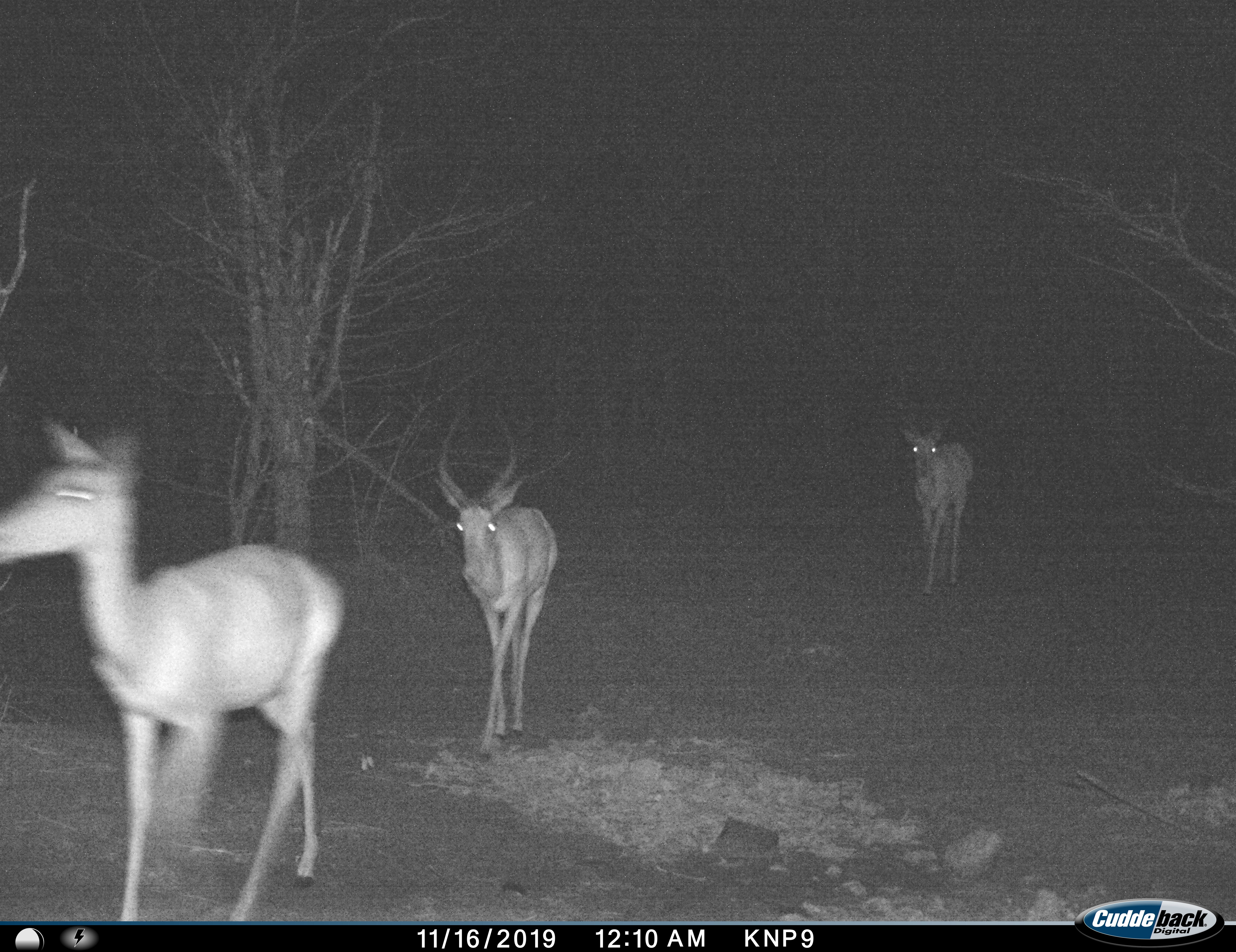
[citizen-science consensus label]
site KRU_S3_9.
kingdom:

######

▶ **Required action**
Leaving each image aside, repeat the listing above exactly.

▶ **Answer to this problem**
[citizen-science consensus label]
site KRU_S3_9.
kingdom:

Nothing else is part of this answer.